Coelomic fluid (CF) is the fluid enclosed in the main body cavity of echinoderms, which is equivalent to the haemolymph of invertebrates. The inorganic ion composition of echinoderm CF is slightly different from that of seawater12. Echinoderm CF also contains organic compounds, including amino acids, reduced sugars, proteins, lipids and nitrogenous waste13. In addition, the CF of echinoderms contains circulating cells, called coelomocytes, whose functions range from metabolite transport to immunity14. The coelomocytes phagocytose cell debris and the microorganisms, e.g. microorganisms that invade into the body after injury and autotomy15. Despite this immune system activity, the CF of sea cucumber was reported to harbour unique microbial communities including Sulfurospirillum- and Sulfuricurvum-related taxa within the class Epsilonproteobacteria 16.

Asterias and Patiria are common starfish and keystone species in coastal environments in northern Pacific and Atlantic Oceans. Although these starfish are top predators in some marine ecosystems, they are under attack by viruses and bacteria17. The body wall and CF of starfish exhibits strong antimicrobial activity, probably due to the saponin glycosides, peptidoglycan recognition proteins, and reactive oxygen species18,19,20. As mentioned above, the starfish CF also contains coelomocytes with phagocytic activity21, 22. No commercial benefit of the ability of starfish to synthesize saponins has yet been identified, and starfish are instead increasingly recognized as vermin in fisheries23, 24. Although some microorganisms were isolated in pure cultures from starfish body25, little is known regarding microbial community structures associated with starfish.

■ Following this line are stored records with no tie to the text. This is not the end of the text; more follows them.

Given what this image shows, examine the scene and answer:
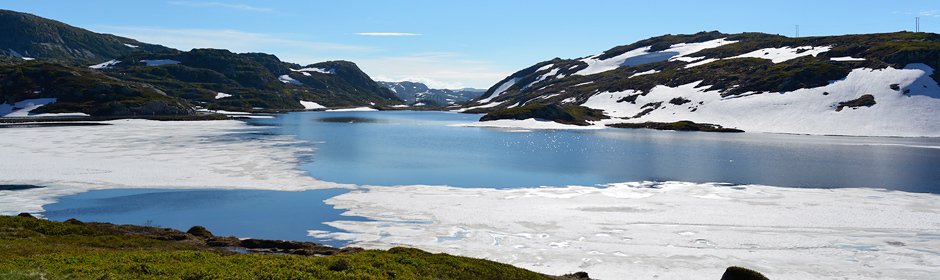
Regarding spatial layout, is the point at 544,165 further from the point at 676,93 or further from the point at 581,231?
the point at 676,93

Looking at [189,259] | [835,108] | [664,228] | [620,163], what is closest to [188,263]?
[189,259]

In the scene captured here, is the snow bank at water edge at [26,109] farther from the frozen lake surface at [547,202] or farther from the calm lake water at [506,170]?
the calm lake water at [506,170]

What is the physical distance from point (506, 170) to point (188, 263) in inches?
1832

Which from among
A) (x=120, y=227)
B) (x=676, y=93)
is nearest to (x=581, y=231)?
(x=120, y=227)

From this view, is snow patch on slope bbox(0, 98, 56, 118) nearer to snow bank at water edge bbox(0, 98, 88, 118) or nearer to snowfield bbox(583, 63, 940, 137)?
snow bank at water edge bbox(0, 98, 88, 118)

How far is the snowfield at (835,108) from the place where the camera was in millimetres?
132500

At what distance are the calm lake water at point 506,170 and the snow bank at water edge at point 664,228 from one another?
174 inches

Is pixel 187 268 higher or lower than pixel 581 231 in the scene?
higher

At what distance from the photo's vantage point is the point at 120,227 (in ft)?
104

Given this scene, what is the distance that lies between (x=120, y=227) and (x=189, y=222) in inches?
223

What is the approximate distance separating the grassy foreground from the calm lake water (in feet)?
28.0

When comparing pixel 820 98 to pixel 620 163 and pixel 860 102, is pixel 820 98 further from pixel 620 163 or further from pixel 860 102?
pixel 620 163

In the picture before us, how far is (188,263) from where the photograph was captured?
1991 cm

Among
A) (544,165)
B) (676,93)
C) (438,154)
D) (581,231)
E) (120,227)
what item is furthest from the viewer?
(676,93)
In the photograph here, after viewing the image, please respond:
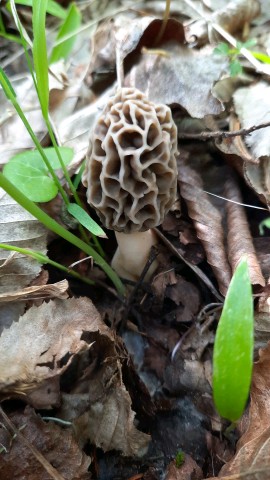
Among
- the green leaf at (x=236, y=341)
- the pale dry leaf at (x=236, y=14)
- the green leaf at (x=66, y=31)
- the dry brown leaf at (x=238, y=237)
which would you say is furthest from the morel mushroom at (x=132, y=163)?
the pale dry leaf at (x=236, y=14)

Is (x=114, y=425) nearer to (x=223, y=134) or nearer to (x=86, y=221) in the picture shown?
(x=86, y=221)

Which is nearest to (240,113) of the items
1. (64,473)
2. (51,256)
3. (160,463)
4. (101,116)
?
(101,116)

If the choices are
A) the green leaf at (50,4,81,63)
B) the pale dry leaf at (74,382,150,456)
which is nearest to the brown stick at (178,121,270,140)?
the green leaf at (50,4,81,63)

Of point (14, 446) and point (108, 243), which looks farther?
point (108, 243)

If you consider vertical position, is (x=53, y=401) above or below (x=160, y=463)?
above

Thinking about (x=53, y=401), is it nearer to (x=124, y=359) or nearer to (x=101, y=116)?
(x=124, y=359)
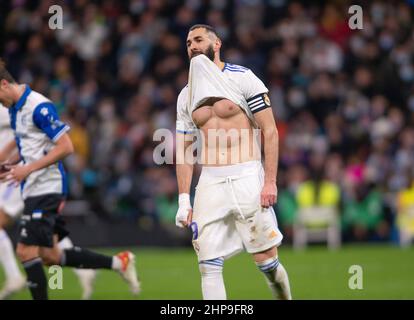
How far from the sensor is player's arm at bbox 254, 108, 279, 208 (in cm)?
724

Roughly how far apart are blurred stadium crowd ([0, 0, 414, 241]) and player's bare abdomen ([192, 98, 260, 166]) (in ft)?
31.3

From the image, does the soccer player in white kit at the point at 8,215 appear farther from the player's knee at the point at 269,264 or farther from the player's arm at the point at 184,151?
the player's knee at the point at 269,264

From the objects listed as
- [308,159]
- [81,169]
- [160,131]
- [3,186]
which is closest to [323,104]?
[308,159]

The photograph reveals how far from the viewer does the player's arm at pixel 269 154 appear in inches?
285

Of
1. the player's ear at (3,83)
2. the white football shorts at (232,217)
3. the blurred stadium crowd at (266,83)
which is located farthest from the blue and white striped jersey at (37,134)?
the blurred stadium crowd at (266,83)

In this study, by the combined use of culture-dependent and -independent methods, we analysed microbial communities associated with common starfish species, A. amurensis and P. pectinifera (Echinodermata: Asteroidea). Specifically, we addressed the questions of whether the CF bacterial composition of A. amurensis and P. pectinifera differs from that of the surrounding seawater, and whether the composition shows a geographical pattern.

Results

Coelomic fluid (CF)

CF samples from common coastal starfish, A. amurensis (19 individuals and 1 pooled sample) and P. pectinifera (8 individuals and 1 pooled sample), were analysed. The inorganic ion composition of representative CF samples was similar to that of seawater, although pH and most ion concentrations were slightly higher in the CF (Supplementary Table 1).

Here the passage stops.